My research interests are focussed on the involvement of the ubiquitin-proteasome system in the pathogenesis of cancer.

Ubiquitin (Ub), a small highly conserved protein, is attached to proteins in order to change their function, localization, or to direct them to the proteasome for degradation. The specificity of Ub attachment is regulated by two large enzyme families called ubiquitin ligases and de-ubiquitinating enzymes (DUBs); with ligases responsible for attachment and DUBs catalyzing the removal of Ub. Many critical cellular events are under the control of this system, including those of cell division. It is therefore not surprising that a growing list of human cancers is associated with deregulated activity of these enzymes. My interests focus on the involvement of DUBs in the development of cancer.

Specific Research Topics

De-Ubiquitination and T-cells

Interleukin-2 (IL-2) is a powerful signal for the growth of T-lymphocytes and is involved in promoting the growth of some forms of T-cell lymphoma. Following the binding of IL-2 to its receptor on the surface of T-cells, a series of phosphorylation events, involving several protein intermediates, transmit this signal to the cell nucleus in order to affect gene expression. While it is appreciated that several of these signaling intermediates are controlled in part by timed destruction through the ubiquitin-proteasome system, little is known about how these events are regulated.

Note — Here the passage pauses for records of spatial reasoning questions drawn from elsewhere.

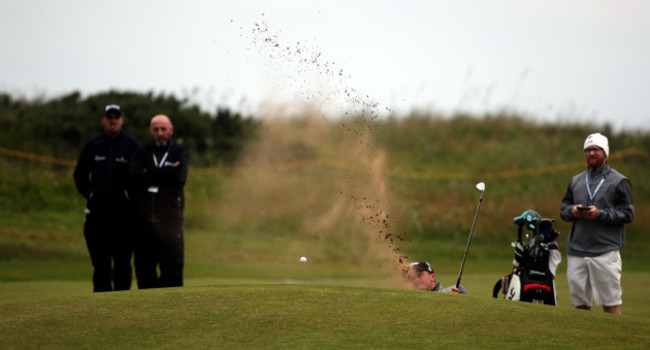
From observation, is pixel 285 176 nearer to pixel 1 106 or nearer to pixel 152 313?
pixel 1 106

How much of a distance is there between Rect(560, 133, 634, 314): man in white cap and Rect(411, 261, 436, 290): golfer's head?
4.76 ft

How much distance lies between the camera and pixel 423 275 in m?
8.08

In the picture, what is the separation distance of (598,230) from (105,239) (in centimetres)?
519

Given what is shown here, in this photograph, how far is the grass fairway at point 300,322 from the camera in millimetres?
5543

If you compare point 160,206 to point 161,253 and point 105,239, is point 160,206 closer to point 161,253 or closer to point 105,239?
point 161,253

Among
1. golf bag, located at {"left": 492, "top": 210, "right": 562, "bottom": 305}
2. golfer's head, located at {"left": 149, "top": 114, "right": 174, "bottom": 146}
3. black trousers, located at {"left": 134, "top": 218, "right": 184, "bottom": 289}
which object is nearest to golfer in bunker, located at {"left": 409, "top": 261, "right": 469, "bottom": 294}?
golf bag, located at {"left": 492, "top": 210, "right": 562, "bottom": 305}

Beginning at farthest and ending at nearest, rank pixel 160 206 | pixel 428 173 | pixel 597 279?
pixel 428 173, pixel 160 206, pixel 597 279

The de-ubiquitinating enzyme DUB-2 is rapidly induced in T-cells following exposure to IL-2. Work from others has demonstrated that DUB-2 expression leads to enhanced IL-2 signaling and resistance to apoptosis, though the molecular basis for these effects are not currently understood.

I am currently working on in vitro and in vivo systems in order to determine the role of DUB-2 in T-cell growth and development. These experiments will lead to an improved understanding of what DUB-2 is doing in IL-2 stimulated T-cells, and will lead to an improved molecular understanding of the role of Ub in this process.

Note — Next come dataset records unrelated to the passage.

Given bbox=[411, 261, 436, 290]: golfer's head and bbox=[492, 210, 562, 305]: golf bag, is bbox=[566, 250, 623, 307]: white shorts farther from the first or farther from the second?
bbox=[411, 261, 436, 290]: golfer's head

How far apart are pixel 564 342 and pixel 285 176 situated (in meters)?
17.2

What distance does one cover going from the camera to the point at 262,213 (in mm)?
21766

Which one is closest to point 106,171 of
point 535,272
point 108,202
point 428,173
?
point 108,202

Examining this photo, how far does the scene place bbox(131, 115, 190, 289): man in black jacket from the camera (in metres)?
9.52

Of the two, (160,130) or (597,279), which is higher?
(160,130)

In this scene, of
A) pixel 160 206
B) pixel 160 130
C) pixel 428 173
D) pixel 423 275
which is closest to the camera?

The Role of De-Ubiquitination in the Development of Burkitt Lymphoma

Using novel activity-based probes which detect active DUBs, we are developing activity signatures of DUBs in human cancer which may aid in the identification of cancer-related DUBs. Using this methodology we identified the enzyme UCH-L1 as highly active in several forms of human B-cell malignancies including Burkitt lymphoma. This enzyme has further been implicated in several other forms of cancer including that of the lung, colon, pancreas, esophagus, thyroid and others. The cellular function of UCH-L1 is poorly understood. The role of UCH-L1 in lymphoma development is being explored through the development of mouse models and through the exploitation of small molecule inhibitors of UCH-L1 activity. The results of this work may lead to the development of novel pharmacologic agents for the treatment lymphoma and perhaps other forms of B-lymphocyte cancer.